The profits of the company increased from $44 million in 1979 to $78 million in 1983.

During the 1980s, Litton dropped its businesses in publishing, medical products, office furniture, and microwaves and shifted the production to sophisticated technology. As a result of that, the company bought the electronic firms Itek Corp. and Core Laboratories. In the early 1990s, Litton Industries split into separate military and commercial companies. The US$2 billion commercial business, which included Litton's oilfield services, business, and automated assembly line operations, was named Western Atlas, Inc.

In 1998, Litton Industries bought TASC, Inc. In 2000, TASC sold three stand-alone commercial operations: Adesso Software, WSI (Weather Services International) Corporation and Emerge. The company reported sales of $5.6 billion and a net income of $218 million for the 2000 fiscal year.

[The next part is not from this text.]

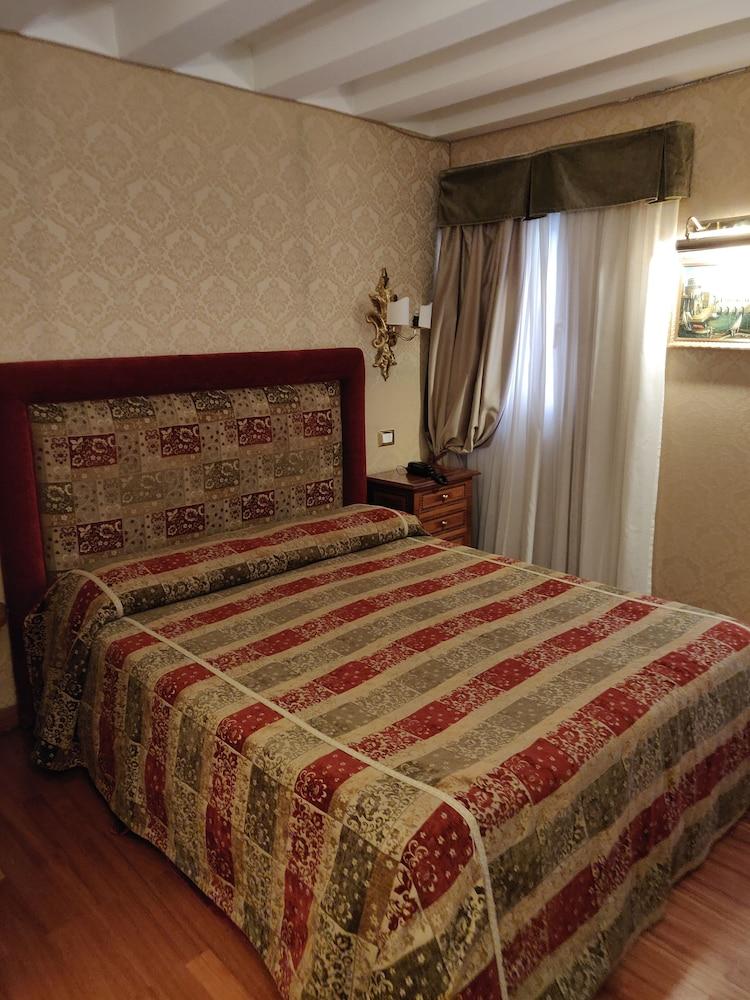 Ca' Marinella Hotel Venezia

On December 21, 2000, in a joint statement, Litton Industries and Northrop Grumman announced that the latter will acquire Litton Industries shares in a transaction worth $5.1 billion. The transaction was completed on May 31, 2001, and Northrop Grumman officially acquired Litton Industries.

==Divisions==
A provisional list of Litton Industries' major divisions:

- LITEF GmbH (Freiburg, Germany)
- Litton Advanced Systems
- Litton Aero Products
- Litton Automated Marine Systems (AMS)
  - Sperry Marine
  - C.Plath
  - Load monitoring System for Spanish Product Carriers (IMP-16 based embedded system w/real-time monitoring and calculation of shear forces and bending moment for load officers)
  - Decca Radar (formerly a division of Racal)
    - Decca Navigator, a historical VLF navigation system
- Litton Bionetics, Fort Detrick, Frederick, MD
- Litton Computer Services
- Litton Datalog
- Litton Data Systems
- Litton Electron Devices → now L3 Technologies, Electron Devices: Torrance CA & Williamsport PA
- Litton Electro-Optical Systems Incorporated
- Litton Encoder
- Litton Guidance and Control Systems
- Litton Industries, Potentiometer Division, Mount Vernon, NY
- Litton Industries - Clifton Precision, Clifton Heights, PA
- Litton Integrated Systems
- Litton Italia
- Litton Jefferson Electric
- Litton Kester
- Litton Microwave Cooking Products
- Litton Monroe
- Litton Network Access Systems
- Litton Poly-Scientific
- Litton PRC
- Litton Ship Systems
  - Avondale Shipyard
  - Ingalls Shipbuilding
- Litton Space Systems
- Litton Systems Canada
- Litton Triad-Utrad
- Litton Westrex
- TELDIX
- Western Atlas, a joint venture formed with Dresser Industries, including former Litton subsidiary Western Geophysical. Spun off in 1994.